In a decision that could ultimately change the rules of the stock market game for the Centre of Paris, the commission of the authority of des marchés financiers (AMF) sanctions sentenced investment company Wendel and its former Chairman of the Executive Board, Jean-Bernard Lafonta, to 1.5 million euros to fine one and the other for not having informed in time the market on a financial operation on Saint-Gobain. This sanction creates the surprise, since it runs counter to the recommendations of the rapporteur of the commission, Guillaume Jalenques de Labeau, who Jean-Bernard Lafonta and Wendel had to be removed from the case.
The essence of the thinking of the members of the commission focused on the interpretation of a section of the AMF General regulations which indicates that "any person who prepares for his account, a financial transaction may have a significant impact on the course of a financial instrument or on the status and rights of the holders of this financial instrument should, as soon as possible"", bring to the attention of the public characteristics of this operation."

Saint-Gobain shares
In the case of Wendel and his ex-patron, the financial transaction dates back to December 2006 and extends until June 2007. It required the use of four banks (Deutsche Bank, Natixis, HSBC, Société Générale), with which Wendel has concluded a "total return swaps" (TRS), derivatives of actions that allow to expose economically to the capital of a company without own securities. The TRS signed with Wendel at the instigation of Jean-Bernard Lafonta were all underlying Saint-Gobain. They were accompanied by funding agreements.

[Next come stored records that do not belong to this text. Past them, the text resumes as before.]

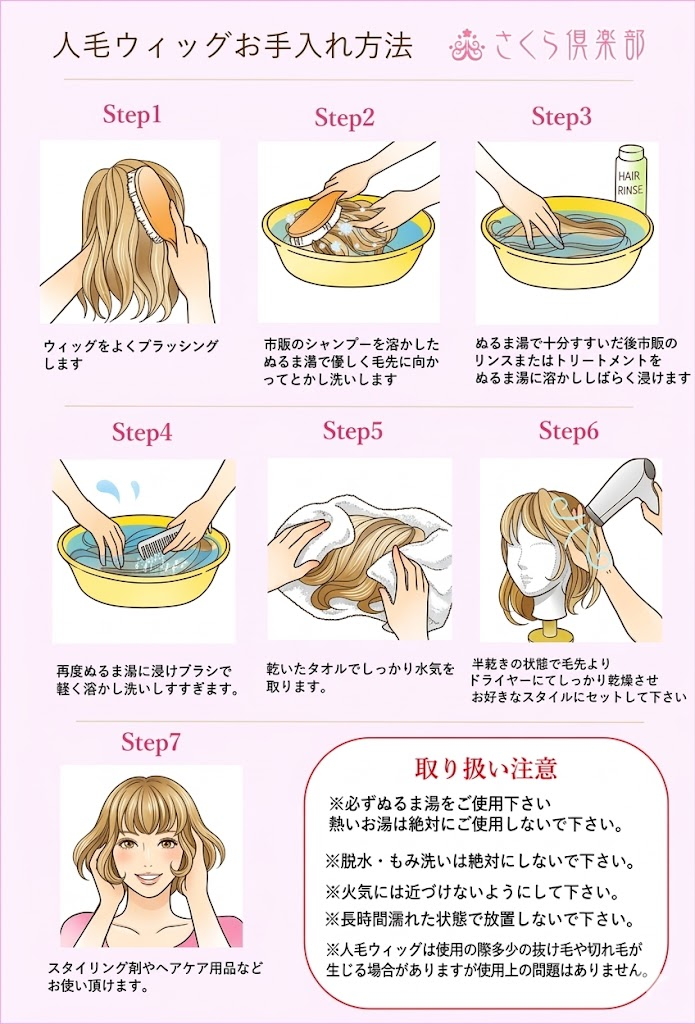 人毛ウィッグお手入れ方法

さくら倶楽部

Step1

ウィッグをよくブラッシングします

Step2

市販のシャンプーを溶かしたぬるま湯で優しく毛先に向かってとかし洗いします

Step3

HAIR RINSE

ぬるま湯で十分すすいだ後市販のリンスまたはトリートメントをぬるま湯に溶かししばらく浸けます

Step4

再度ぬるま湯に浸けブラシで軽く溶かし洗いしすすぎます。

Step5

乾いたタオルでしっかり水気を取ります。

Step6

半乾きの状態で毛先よりドライヤーにてしっかり乾燥させお好きなスタイルにセットして下さい

Step7

スタイリング剤やヘアケア用品などお使い頂けます。

取り扱い注意

※必ずぬるま湯をご使用下さい
熱いお湯は絶対にご使用しないで下さい。

※脱水・もみ洗いは絶対にしないで下さい。

※火気には近づけないようにして下さい。

※長時間濡れた状態で放置しないで下さい。

※人毛ウィッグは使用の際多少の抜け毛や切れ毛が生じる場合がありますが使用上の問題はありません。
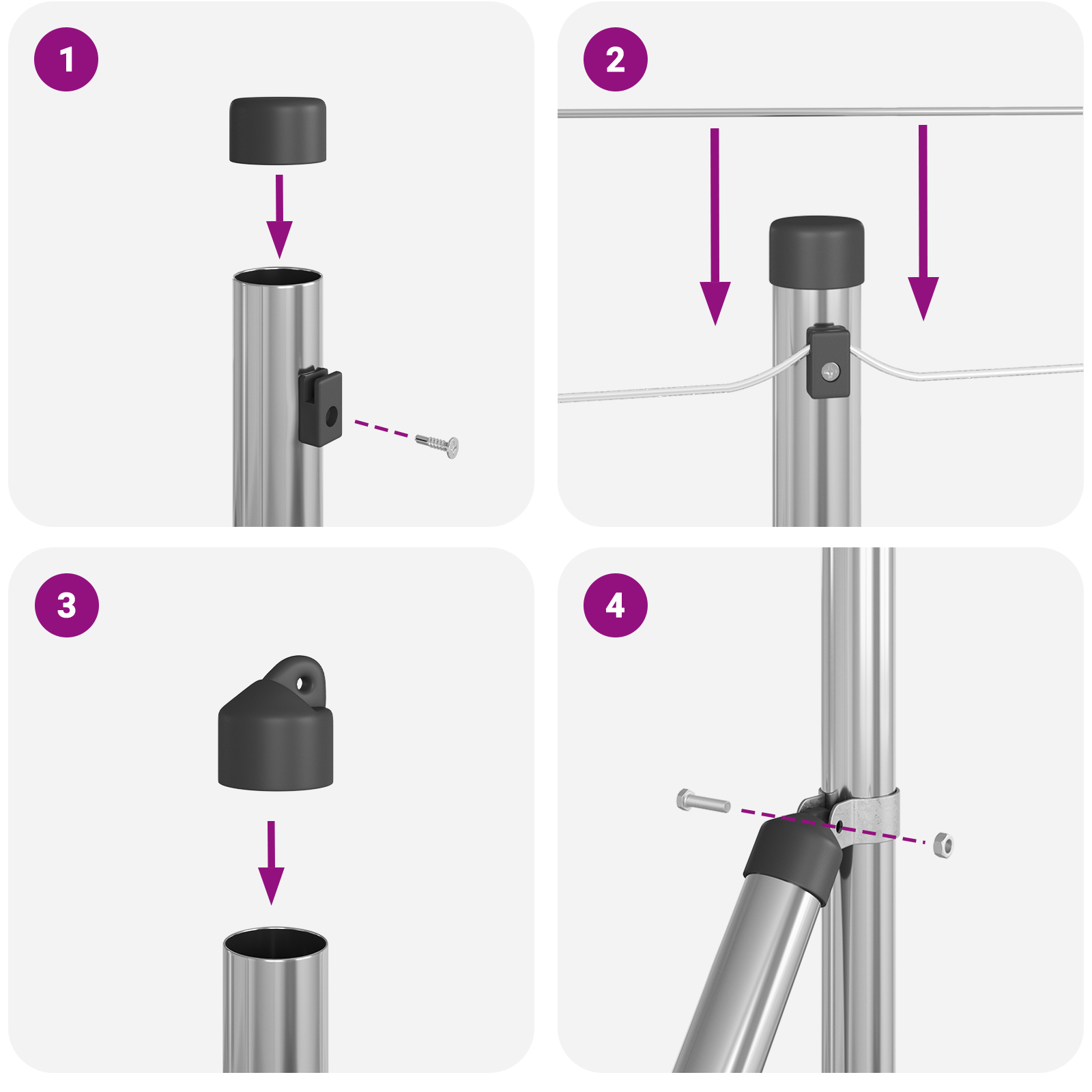 1

2

3

4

In early September, the notional amount of these financial instruments reached EUR 6.3 billion and accounted for 22.5 of the capital of the manufacturer of construction materials. It is from this date, in a devalued stock market context, Wendel decided to buy Saint-Gobain shares directly in the market. It is this set of elements - signature of the TRS, funding agreements, unwinding of the TRS and almost simultaneous purchases of Saint-Gobain shares - which was a financial operation in the eyes of the commission of the penalties of the MFA. "Sales of the shares which previously provided coverage of banks promote purchases the dual extent where they create the liquidity on the title, and by offering a matching purchases, limit the risks of rising price that would result from a rapid rise in the capital." Today, Wendel is the first shareholder of Saint-Gobain, with approximately 17.5 of its capital.
Legal woes
The investment company quickly indicated yesterday that it would form an action before the Court of appeal of Paris, regretting that "uninterrupted polemics about of the Wendel group, on the one hand, and the role of AMF, on the other hand, have altered the climate of serenity needed for the analysis of the case". A reference to the legal woes of Ernest-Antoine Seilliere tandem - Jean-Bernard Lafonta in relation to established incentive plan in place when the two men were together at the head of Wendel. For its part, Jean-Bernard Lafonta indicated that it would also form a remedy, denouncing a decision which "lightly the serious procedural problems which have dotted the investigation". Still, is it that the decision of the regulator would set a precedent if it was confirmed on appeal.